◆ Exercise objective:
Return the complete listing without omission.

◆ Material shown:

○ ○ ○ ○ ○

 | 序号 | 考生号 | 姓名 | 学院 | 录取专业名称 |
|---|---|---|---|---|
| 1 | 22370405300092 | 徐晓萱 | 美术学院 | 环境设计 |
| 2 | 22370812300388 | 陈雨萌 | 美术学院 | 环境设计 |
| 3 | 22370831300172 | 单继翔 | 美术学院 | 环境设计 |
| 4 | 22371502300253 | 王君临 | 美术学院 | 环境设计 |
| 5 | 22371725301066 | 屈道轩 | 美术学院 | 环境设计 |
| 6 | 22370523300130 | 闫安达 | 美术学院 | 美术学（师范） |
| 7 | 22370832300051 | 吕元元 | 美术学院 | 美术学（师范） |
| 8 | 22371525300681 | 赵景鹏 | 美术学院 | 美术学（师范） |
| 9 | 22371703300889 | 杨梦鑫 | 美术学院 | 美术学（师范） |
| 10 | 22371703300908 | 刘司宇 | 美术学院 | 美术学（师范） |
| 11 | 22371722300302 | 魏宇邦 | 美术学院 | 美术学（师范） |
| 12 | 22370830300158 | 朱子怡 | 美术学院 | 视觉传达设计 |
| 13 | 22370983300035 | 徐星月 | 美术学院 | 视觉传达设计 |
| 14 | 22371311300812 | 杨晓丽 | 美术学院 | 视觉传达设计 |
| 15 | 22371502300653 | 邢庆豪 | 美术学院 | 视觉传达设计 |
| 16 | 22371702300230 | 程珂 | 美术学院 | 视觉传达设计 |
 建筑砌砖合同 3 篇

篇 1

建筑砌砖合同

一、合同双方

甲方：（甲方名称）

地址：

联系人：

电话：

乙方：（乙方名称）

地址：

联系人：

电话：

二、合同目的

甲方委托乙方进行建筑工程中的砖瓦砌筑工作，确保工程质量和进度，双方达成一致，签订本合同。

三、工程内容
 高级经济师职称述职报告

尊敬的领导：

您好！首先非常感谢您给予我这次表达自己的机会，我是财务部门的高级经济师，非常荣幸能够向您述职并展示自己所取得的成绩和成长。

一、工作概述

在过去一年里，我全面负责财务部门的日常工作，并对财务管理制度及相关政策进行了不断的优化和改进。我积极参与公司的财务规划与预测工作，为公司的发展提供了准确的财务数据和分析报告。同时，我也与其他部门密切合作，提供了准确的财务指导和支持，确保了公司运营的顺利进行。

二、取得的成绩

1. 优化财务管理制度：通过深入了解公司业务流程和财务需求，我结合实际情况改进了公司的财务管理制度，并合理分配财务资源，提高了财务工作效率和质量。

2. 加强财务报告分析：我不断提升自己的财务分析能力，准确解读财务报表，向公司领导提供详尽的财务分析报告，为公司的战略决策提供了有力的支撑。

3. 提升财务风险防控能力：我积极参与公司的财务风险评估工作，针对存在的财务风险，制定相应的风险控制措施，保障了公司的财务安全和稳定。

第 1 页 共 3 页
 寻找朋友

○ ○ ○ ○ ○

◆ Task result:
 | 序号 | 考生号 | 姓名 | 学院 | 录取专业名称 |
|---|---|---|---|---|
| 1 | 22370405300092 | 徐晓萱 | 美术学院 | 环境设计 |
| 2 | 22370812300388 | 陈雨萌 | 美术学院 | 环境设计 |
| 3 | 22370831300172 | 单继翔 | 美术学院 | 环境设计 |
| 4 | 22371502300253 | 王君临 | 美术学院 | 环境设计 |
| 5 | 22371725301066 | 屈道轩 | 美术学院 | 环境设计 |
| 6 | 22370523300130 | 闫安达 | 美术学院 | 美术学（师范） |
| 7 | 22370832300051 | 吕元元 | 美术学院 | 美术学（师范） |
| 8 | 22371525300681 | 赵景鹏 | 美术学院 | 美术学（师范） |
| 9 | 22371703300889 | 杨梦鑫 | 美术学院 | 美术学（师范） |
| 10 | 22371703300908 | 刘司宇 | 美术学院 | 美术学（师范） |
| 11 | 22371722300302 | 魏宇邦 | 美术学院 | 美术学（师范） |
| 12 | 22370830300158 | 朱子怡 | 美术学院 | 视觉传达设计 |
| 13 | 22370983300035 | 徐星月 | 美术学院 | 视觉传达设计 |
| 14 | 22371311300812 | 杨晓丽 | 美术学院 | 视觉传达设计 |
| 15 | 22371502300653 | 邢庆豪 | 美术学院 | 视觉传达设计 |
| 16 | 22371702300230 | 程珂 | 美术学院 | 视觉传达设计 |
 建筑砌砖合同 3 篇

篇 1

建筑砌砖合同

一、合同双方

甲方：（甲方名称）

地址：

联系人：

电话：

乙方：（乙方名称）

地址：

联系人：

电话：

二、合同目的

甲方委托乙方进行建筑工程中的砖瓦砌筑工作，确保工程质量和进度，双方达成一致，签订本合同。

三、工程内容
 高级经济师职称述职报告

尊敬的领导：

您好！首先非常感谢您给予我这次表达自己的机会，我是财务部门的高级经济师，非常荣幸能够向您述职并展示自己所取得的成绩和成长。

一、工作概述

在过去一年里，我全面负责财务部门的日常工作，并对财务管理制度及相关政策进行了不断的优化和改进。我积极参与公司的财务规划与预测工作，为公司的发展提供了准确的财务数据和分析报告。同时，我也与其他部门密切合作，提供了准确的财务指导和支持，确保了公司运营的顺利进行。

二、取得的成绩

1. 优化财务管理制度：通过深入了解公司业务流程和财务需求，我结合实际情况改进了公司的财务管理制度，并合理分配财务资源，提高了财务工作效率和质量。

2. 加强财务报告分析：我不断提升自己的财务分析能力，准确解读财务报表，向公司领导提供详尽的财务分析报告，为公司的战略决策提供了有力的支撑。

3. 提升财务风险防控能力：我积极参与公司的财务风险评估工作，针对存在的财务风险，制定相应的风险控制措施，保障了公司的财务安全和稳定。

第 1 页 共 3 页
 寻找朋友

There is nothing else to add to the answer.